Blog 410 – 09.20.2016
At the conclusion of the movie Terminator: The Rise of the Machines, John Connors, the hero and future hope of the survival of man over the machines says, “There is no fate but what we make.” That is so opposite the fatalistic vision of the previous movies in the franchise and runs contrary to the view that many have today of a fearsome future because of some dire predictions they have read which are based mostly on a particular interpretation of the books of Daniel and The Revelation, books in the Christian Bible from the Old and New Testaments respectively.
That particular interpretation of some very symbolic imagery in the scriptures is called Pre millennialism which takes its name from the belief that there will be a thousand year reign of Christ on the earth and before that some pretty horrendous things occurring like a fierce battle of Armageddon between all the good guys and the bad guys. Former President George W. Bush believed that stuff and it informed his decision to invade Iraq and many of us know how well that worked out. A great deal of political support for modern Israel in this country and around the word comes from Pre millennialists who believe that the mosque in Jerusalem will be torn down and Solomon’s Temple rebuilt with animal sacrifices begun again and they think they see these things in Daniel and The Revelation. Sounds like the name of a Rock band to me and about as likely to happen as finding the lost Ark, either one Noah’s or the one
Indiana Jones found in the movie that the Nazis were looking for.

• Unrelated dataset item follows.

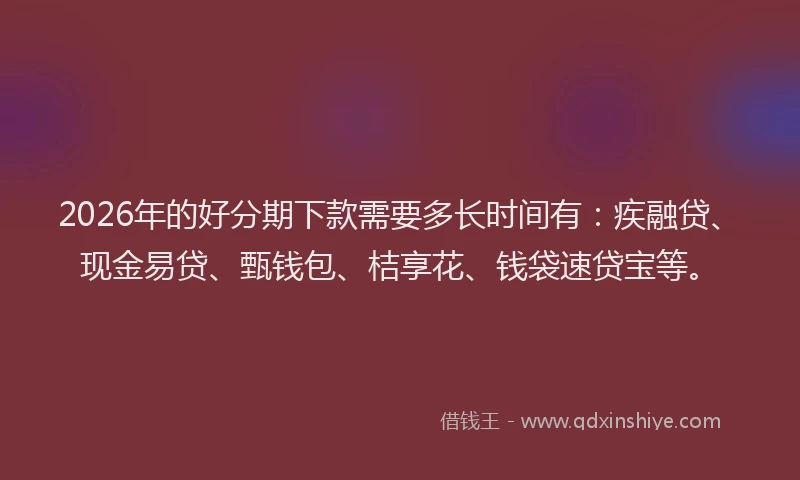 2026年的好分期下款需要多长时间有：疾融贷、现金易贷、甄钱包、桔享花、钱袋速贷宝等。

It must be a fearful world to live in where you think your fate is sealed and there is nothing you can do about it. Pre millennialists are also mostly Calvinists. That is another Bible interpretation group that believes in all or some of the points of theologian John Calvin who believed the Bible teaches that man has no free will and is predestined to whatever fate that God has preset or predetermined, heaven for some and hell for others.
We are all tempted at times to believe that we have no say, that the cards are stacked against us, that somebody else is responsible for our lot in life. And I do not say this to excuse anyone’s or any group’s mistreatment of others in the past or now. But I do believe that we are individually most responsible for the world that we create around us and that we create it by the thoughts we think, the words we say, and the follow up actions that mirror our thoughts and words.
Our ultimate fate is, I think, set. We win, we awake to the full knowledge of Who and Whose we are, we get to all go Home. I do not believe some us are good or chosen while others of us are bad or damned. Hell as a concept comes from a place out side Jerusalem for burning the trash. God, the Universe, has no trash, everyone and everything is recycled and re-purposed. We are collectively and individually all of us the apple of His eye, precious and beyond price. We are everyone His prodigals allowed to chose our own path, find ourselves, and when we come to ourselves we will come home realizing all this has been but a dream we were allowed to dream by a loving Father.